Durante anos o Benfica ganhou muito e era o grandioso clube português, em boa parte devido a Eusébio. Era considerado o clube do povo e não é à toa que hoje em dia tem tantos sócios e adeptos pelo mundo inteiro. O único clube capaz de lhe fazer frente era o Sporting. A partir de 1982, Pinto da Costa passou a presidente do Futebol Clube do Porto. O clube azul e branco começou a ganhar vários títulos, alguns até internacionais. Com essas vitórias veio uma pseudo-descoberta que iria marcar o mundo do desporto neste país: o futebol português tinha achado o precursor do mal! Durante anos Pinto da Costa foi considerado o problema – o único – do nosso futebol. As vitórias do clube foram diminuídas, principalmente pelo Benfica. Nada daquilo que o clube da província fizesse parecia interessar ou criar espanto genuíno em adeptos de outras equipas cá dentro.

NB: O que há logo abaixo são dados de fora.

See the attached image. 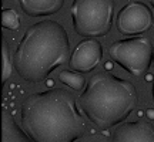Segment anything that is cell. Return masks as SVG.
<instances>
[{"label": "cell", "instance_id": "obj_1", "mask_svg": "<svg viewBox=\"0 0 154 142\" xmlns=\"http://www.w3.org/2000/svg\"><path fill=\"white\" fill-rule=\"evenodd\" d=\"M22 126L36 142H73L86 132V120L72 94L53 88L23 101Z\"/></svg>", "mask_w": 154, "mask_h": 142}, {"label": "cell", "instance_id": "obj_2", "mask_svg": "<svg viewBox=\"0 0 154 142\" xmlns=\"http://www.w3.org/2000/svg\"><path fill=\"white\" fill-rule=\"evenodd\" d=\"M70 58L66 28L54 20L32 24L17 44L13 63L17 74L29 82H40Z\"/></svg>", "mask_w": 154, "mask_h": 142}, {"label": "cell", "instance_id": "obj_3", "mask_svg": "<svg viewBox=\"0 0 154 142\" xmlns=\"http://www.w3.org/2000/svg\"><path fill=\"white\" fill-rule=\"evenodd\" d=\"M87 120L99 129H107L121 124L136 109L138 93L128 80L109 71L94 74L79 97Z\"/></svg>", "mask_w": 154, "mask_h": 142}, {"label": "cell", "instance_id": "obj_4", "mask_svg": "<svg viewBox=\"0 0 154 142\" xmlns=\"http://www.w3.org/2000/svg\"><path fill=\"white\" fill-rule=\"evenodd\" d=\"M114 0H73L70 14L76 34L82 37H104L110 33Z\"/></svg>", "mask_w": 154, "mask_h": 142}, {"label": "cell", "instance_id": "obj_5", "mask_svg": "<svg viewBox=\"0 0 154 142\" xmlns=\"http://www.w3.org/2000/svg\"><path fill=\"white\" fill-rule=\"evenodd\" d=\"M110 58L133 77L147 74L153 64L154 47L149 37H130L117 40L109 47Z\"/></svg>", "mask_w": 154, "mask_h": 142}, {"label": "cell", "instance_id": "obj_6", "mask_svg": "<svg viewBox=\"0 0 154 142\" xmlns=\"http://www.w3.org/2000/svg\"><path fill=\"white\" fill-rule=\"evenodd\" d=\"M154 24V17L149 6L143 1H131L117 14L116 26L121 36L133 37L149 31Z\"/></svg>", "mask_w": 154, "mask_h": 142}, {"label": "cell", "instance_id": "obj_7", "mask_svg": "<svg viewBox=\"0 0 154 142\" xmlns=\"http://www.w3.org/2000/svg\"><path fill=\"white\" fill-rule=\"evenodd\" d=\"M103 60V46L96 37H86L76 46L69 58V67L79 72H90Z\"/></svg>", "mask_w": 154, "mask_h": 142}, {"label": "cell", "instance_id": "obj_8", "mask_svg": "<svg viewBox=\"0 0 154 142\" xmlns=\"http://www.w3.org/2000/svg\"><path fill=\"white\" fill-rule=\"evenodd\" d=\"M116 142H154V126L147 121L119 124L113 132Z\"/></svg>", "mask_w": 154, "mask_h": 142}, {"label": "cell", "instance_id": "obj_9", "mask_svg": "<svg viewBox=\"0 0 154 142\" xmlns=\"http://www.w3.org/2000/svg\"><path fill=\"white\" fill-rule=\"evenodd\" d=\"M20 9L29 17H43L56 14L63 7L64 0H17Z\"/></svg>", "mask_w": 154, "mask_h": 142}, {"label": "cell", "instance_id": "obj_10", "mask_svg": "<svg viewBox=\"0 0 154 142\" xmlns=\"http://www.w3.org/2000/svg\"><path fill=\"white\" fill-rule=\"evenodd\" d=\"M23 128V126H22ZM16 124V121L11 118L10 114L3 109L2 112V141L3 142H27L32 138L24 129Z\"/></svg>", "mask_w": 154, "mask_h": 142}, {"label": "cell", "instance_id": "obj_11", "mask_svg": "<svg viewBox=\"0 0 154 142\" xmlns=\"http://www.w3.org/2000/svg\"><path fill=\"white\" fill-rule=\"evenodd\" d=\"M59 78H60V81L63 82L64 85H67L69 88H72L74 91H79V93L83 91V90L86 88V84H87L86 78L83 75V72H79V71L74 72V70L73 71H69V70L61 71L60 74H59Z\"/></svg>", "mask_w": 154, "mask_h": 142}, {"label": "cell", "instance_id": "obj_12", "mask_svg": "<svg viewBox=\"0 0 154 142\" xmlns=\"http://www.w3.org/2000/svg\"><path fill=\"white\" fill-rule=\"evenodd\" d=\"M2 26L3 28L16 31L20 27V19L14 9H3L2 10Z\"/></svg>", "mask_w": 154, "mask_h": 142}, {"label": "cell", "instance_id": "obj_13", "mask_svg": "<svg viewBox=\"0 0 154 142\" xmlns=\"http://www.w3.org/2000/svg\"><path fill=\"white\" fill-rule=\"evenodd\" d=\"M2 57H3V68H2V82L5 85L7 80L11 75V58H10V50H9V44L5 38L2 40Z\"/></svg>", "mask_w": 154, "mask_h": 142}, {"label": "cell", "instance_id": "obj_14", "mask_svg": "<svg viewBox=\"0 0 154 142\" xmlns=\"http://www.w3.org/2000/svg\"><path fill=\"white\" fill-rule=\"evenodd\" d=\"M146 114H147V117H149L150 120H154V109L153 108H149L146 111Z\"/></svg>", "mask_w": 154, "mask_h": 142}, {"label": "cell", "instance_id": "obj_15", "mask_svg": "<svg viewBox=\"0 0 154 142\" xmlns=\"http://www.w3.org/2000/svg\"><path fill=\"white\" fill-rule=\"evenodd\" d=\"M47 84H49V87H51V85L54 84V81H53V80H49V81H47Z\"/></svg>", "mask_w": 154, "mask_h": 142}, {"label": "cell", "instance_id": "obj_16", "mask_svg": "<svg viewBox=\"0 0 154 142\" xmlns=\"http://www.w3.org/2000/svg\"><path fill=\"white\" fill-rule=\"evenodd\" d=\"M153 101H154V81H153Z\"/></svg>", "mask_w": 154, "mask_h": 142}, {"label": "cell", "instance_id": "obj_17", "mask_svg": "<svg viewBox=\"0 0 154 142\" xmlns=\"http://www.w3.org/2000/svg\"><path fill=\"white\" fill-rule=\"evenodd\" d=\"M150 3H151V6L154 7V0H150Z\"/></svg>", "mask_w": 154, "mask_h": 142}, {"label": "cell", "instance_id": "obj_18", "mask_svg": "<svg viewBox=\"0 0 154 142\" xmlns=\"http://www.w3.org/2000/svg\"><path fill=\"white\" fill-rule=\"evenodd\" d=\"M151 66H153V68H154V55H153V64H151Z\"/></svg>", "mask_w": 154, "mask_h": 142}]
</instances>
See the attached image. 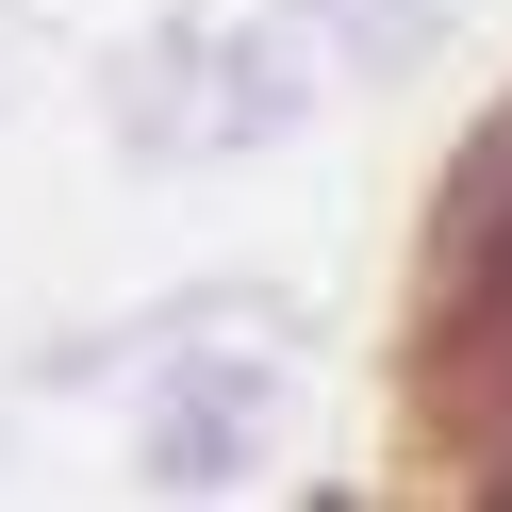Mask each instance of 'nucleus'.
Here are the masks:
<instances>
[{
    "mask_svg": "<svg viewBox=\"0 0 512 512\" xmlns=\"http://www.w3.org/2000/svg\"><path fill=\"white\" fill-rule=\"evenodd\" d=\"M298 17L281 34H149V67H116V133L133 149H265L298 133Z\"/></svg>",
    "mask_w": 512,
    "mask_h": 512,
    "instance_id": "f257e3e1",
    "label": "nucleus"
},
{
    "mask_svg": "<svg viewBox=\"0 0 512 512\" xmlns=\"http://www.w3.org/2000/svg\"><path fill=\"white\" fill-rule=\"evenodd\" d=\"M265 430H281V380L232 364V347H199V364L149 397V496H232V479L265 463Z\"/></svg>",
    "mask_w": 512,
    "mask_h": 512,
    "instance_id": "f03ea898",
    "label": "nucleus"
},
{
    "mask_svg": "<svg viewBox=\"0 0 512 512\" xmlns=\"http://www.w3.org/2000/svg\"><path fill=\"white\" fill-rule=\"evenodd\" d=\"M331 67H364V83H397V67H430L446 50V0H281Z\"/></svg>",
    "mask_w": 512,
    "mask_h": 512,
    "instance_id": "7ed1b4c3",
    "label": "nucleus"
}]
</instances>
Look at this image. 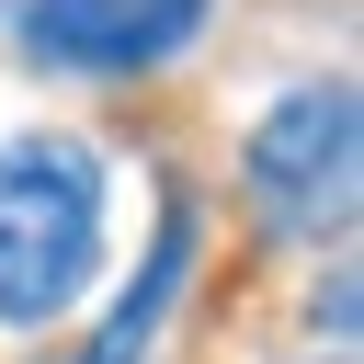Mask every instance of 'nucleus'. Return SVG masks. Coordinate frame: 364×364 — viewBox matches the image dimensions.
Wrapping results in <instances>:
<instances>
[{
  "label": "nucleus",
  "mask_w": 364,
  "mask_h": 364,
  "mask_svg": "<svg viewBox=\"0 0 364 364\" xmlns=\"http://www.w3.org/2000/svg\"><path fill=\"white\" fill-rule=\"evenodd\" d=\"M182 262H193V205L171 193V205H159V250H148L136 296H125V307L102 318V341H91L80 364H136V353H148V330H159V307H171V284H182Z\"/></svg>",
  "instance_id": "nucleus-4"
},
{
  "label": "nucleus",
  "mask_w": 364,
  "mask_h": 364,
  "mask_svg": "<svg viewBox=\"0 0 364 364\" xmlns=\"http://www.w3.org/2000/svg\"><path fill=\"white\" fill-rule=\"evenodd\" d=\"M216 0H23V46L46 68H159L205 34Z\"/></svg>",
  "instance_id": "nucleus-3"
},
{
  "label": "nucleus",
  "mask_w": 364,
  "mask_h": 364,
  "mask_svg": "<svg viewBox=\"0 0 364 364\" xmlns=\"http://www.w3.org/2000/svg\"><path fill=\"white\" fill-rule=\"evenodd\" d=\"M102 273V159L80 136H0V330H46Z\"/></svg>",
  "instance_id": "nucleus-1"
},
{
  "label": "nucleus",
  "mask_w": 364,
  "mask_h": 364,
  "mask_svg": "<svg viewBox=\"0 0 364 364\" xmlns=\"http://www.w3.org/2000/svg\"><path fill=\"white\" fill-rule=\"evenodd\" d=\"M239 182H250V216H262L273 239H330V228H353V193H364V114H353V91H341V80L284 91V102L250 125Z\"/></svg>",
  "instance_id": "nucleus-2"
}]
</instances>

As vitórias mantiveram-se, o pó das prateleiras deu lugar às taças, os cofres encheram-se com o dinheiro da venda de muitos e grandes jogadores, o modelo de gestão começou a servir de exemplo para casos de estudo em algumas das faculdades mais importantes ao nível europeu, o nome de Portugal parecia ter cada vez mais força quando o assunto era futebol. Em 2004 circulava o rumor de que algures no mundo o Sporting detinha o estatuto de melhor escola de médios e o Porto de melhor escola de defesas centrais. De certa forma pode-se dizer que, no que toca ao deporto-rei, Portugal é Eusébio, Mourinho, Figo, Cristiano Ronaldo e Futebol Clube do Porto, sendo que a grande diferença desta lista é que apenas o Porto é mutável de entre os nomeados. Daqui a 30 ou 40 anos os outros mantêm-se mas o clube azul e branco pode já não estar lá, tudo dependerá das suas conquistas e das “vendas recorde” de jogadores.
Hoje em dia temos um Benfica extremamente bem vestido mas de camisa rota. E neste fato pode-se mudar o casaco, a gravata, as calças e os sapatos, mas a camisa ficará sempre mal. Jorge Jesus é um dos treinadores mais bem pagos do mundo, tem um plantel fantástico, mas a estrutura está a ficar cada vez mais fraca. No entanto, parece que o ano de 2013 serviu para abrir muitos olhos. O Benfica está a sofrer uma ligeira mudança, talvez a mais importante, a única que precisava, aquela que é feita de fora para dentro, aquela que vem dos adeptos. Ou talvez seja apenas por verem o Sporting em primeiro lugar. Mas o que é engraçado no meio disto tudo é que aquele papel constante de antagonista e acusador parece ter saltado para a outra margem da 2ª Circular. O Sporting, clube respeitado por todos e que sofreu bastante com várias presidências incapazes e incompetentes, tomou as rédeas do cavalo da acusação, elevou o estandarte da Casa Real da Vítima Coitadinha, e decidiu apontar o dedo a todos. Agora, aquilo que começou por ser uma guerra contra o Porto, liderada pelo presidente Bruno de Carvalho, estendeu-se ao Benfica. O mal, segundo Bruno de Carvalho, tem afinal duas faces, e na origem desta guerra está João Moutinho e a rivalidade da 2ª Circular. Faz lembrar o recreio da escola… Mas não percamos a postura.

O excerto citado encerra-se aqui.